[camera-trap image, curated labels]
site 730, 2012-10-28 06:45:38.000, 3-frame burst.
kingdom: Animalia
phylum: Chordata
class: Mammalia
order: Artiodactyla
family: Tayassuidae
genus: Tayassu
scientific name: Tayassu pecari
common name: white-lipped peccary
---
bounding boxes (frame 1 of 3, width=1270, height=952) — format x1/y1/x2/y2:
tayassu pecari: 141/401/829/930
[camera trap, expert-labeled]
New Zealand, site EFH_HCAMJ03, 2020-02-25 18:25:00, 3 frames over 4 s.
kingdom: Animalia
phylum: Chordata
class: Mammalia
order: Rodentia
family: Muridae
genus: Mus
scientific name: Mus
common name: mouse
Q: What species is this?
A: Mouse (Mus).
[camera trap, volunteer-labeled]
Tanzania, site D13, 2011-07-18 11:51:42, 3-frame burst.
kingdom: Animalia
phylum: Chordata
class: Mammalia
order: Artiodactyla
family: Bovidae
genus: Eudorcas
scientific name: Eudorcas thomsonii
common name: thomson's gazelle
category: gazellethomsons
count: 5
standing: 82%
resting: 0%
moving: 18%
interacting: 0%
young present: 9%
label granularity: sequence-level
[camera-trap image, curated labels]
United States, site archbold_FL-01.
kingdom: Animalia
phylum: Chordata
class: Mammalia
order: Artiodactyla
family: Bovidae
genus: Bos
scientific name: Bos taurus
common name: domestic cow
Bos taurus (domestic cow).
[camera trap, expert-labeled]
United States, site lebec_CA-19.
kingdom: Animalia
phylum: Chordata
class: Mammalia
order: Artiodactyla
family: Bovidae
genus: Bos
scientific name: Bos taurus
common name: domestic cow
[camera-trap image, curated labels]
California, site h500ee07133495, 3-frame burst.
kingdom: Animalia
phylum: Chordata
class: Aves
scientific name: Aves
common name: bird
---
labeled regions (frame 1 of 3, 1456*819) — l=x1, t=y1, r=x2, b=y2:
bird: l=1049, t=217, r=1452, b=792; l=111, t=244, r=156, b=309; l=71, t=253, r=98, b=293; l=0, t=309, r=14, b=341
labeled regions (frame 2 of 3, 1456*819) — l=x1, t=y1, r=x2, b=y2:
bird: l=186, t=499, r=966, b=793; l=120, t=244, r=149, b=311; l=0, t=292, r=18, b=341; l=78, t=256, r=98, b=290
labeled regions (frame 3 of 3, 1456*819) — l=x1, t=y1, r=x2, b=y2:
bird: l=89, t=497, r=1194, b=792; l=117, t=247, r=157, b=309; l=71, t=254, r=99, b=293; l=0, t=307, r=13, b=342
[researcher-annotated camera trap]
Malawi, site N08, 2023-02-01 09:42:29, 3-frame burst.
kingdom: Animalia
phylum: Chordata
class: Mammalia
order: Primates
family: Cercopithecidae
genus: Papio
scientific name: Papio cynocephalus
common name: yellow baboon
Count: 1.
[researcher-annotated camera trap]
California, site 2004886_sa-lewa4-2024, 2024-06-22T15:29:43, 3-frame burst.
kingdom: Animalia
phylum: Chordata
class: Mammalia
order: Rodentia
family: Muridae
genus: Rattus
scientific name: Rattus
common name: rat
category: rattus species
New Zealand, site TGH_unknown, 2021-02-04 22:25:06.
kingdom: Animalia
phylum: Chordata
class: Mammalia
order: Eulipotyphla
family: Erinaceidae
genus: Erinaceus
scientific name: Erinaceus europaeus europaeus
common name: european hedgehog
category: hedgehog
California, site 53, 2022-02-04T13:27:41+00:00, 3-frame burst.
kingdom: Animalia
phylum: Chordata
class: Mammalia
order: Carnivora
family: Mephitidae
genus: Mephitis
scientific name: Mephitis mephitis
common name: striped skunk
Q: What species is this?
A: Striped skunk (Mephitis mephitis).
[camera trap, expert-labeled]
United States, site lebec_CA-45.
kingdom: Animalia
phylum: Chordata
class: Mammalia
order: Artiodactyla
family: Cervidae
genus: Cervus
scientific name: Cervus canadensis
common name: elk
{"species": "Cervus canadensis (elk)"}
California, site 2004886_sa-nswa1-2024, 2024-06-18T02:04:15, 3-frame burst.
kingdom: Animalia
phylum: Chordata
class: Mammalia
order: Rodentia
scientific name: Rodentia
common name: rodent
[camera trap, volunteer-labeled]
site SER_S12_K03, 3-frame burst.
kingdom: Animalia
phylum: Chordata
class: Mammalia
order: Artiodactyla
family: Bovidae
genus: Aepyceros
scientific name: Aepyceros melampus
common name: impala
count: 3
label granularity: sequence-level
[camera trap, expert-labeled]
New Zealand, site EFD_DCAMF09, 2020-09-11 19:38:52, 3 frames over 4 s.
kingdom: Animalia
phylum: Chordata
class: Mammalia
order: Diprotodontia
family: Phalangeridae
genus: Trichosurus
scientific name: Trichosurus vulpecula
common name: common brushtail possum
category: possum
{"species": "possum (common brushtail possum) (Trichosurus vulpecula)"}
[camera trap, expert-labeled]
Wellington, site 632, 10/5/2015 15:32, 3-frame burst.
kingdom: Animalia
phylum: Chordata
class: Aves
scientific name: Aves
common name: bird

__________________________________________________

▶ **What to work on**: If a line in the entries holds the string "burst", copy it.

▶ **Answer**:
site 730, 2012-10-28 06:45:38.000, 3-frame burst.
Tanzania, site D13, 2011-07-18 11:51:42, 3-frame burst.
California, site h500ee07133495, 3-frame burst.
Malawi, site N08, 2023-02-01 09:42:29, 3-frame burst.
California, site 2004886_sa-lewa4-2024, 2024-06-22T15:29:43, 3-frame burst.
California, site 53, 2022-02-04T13:27:41+00:00, 3-frame burst.
California, site 2004886_sa-nswa1-2024, 2024-06-18T02:04:15, 3-frame burst.
site SER_S12_K03, 3-frame burst.
Wellington, site 632, 10/5/2015 15:32, 3-frame burst.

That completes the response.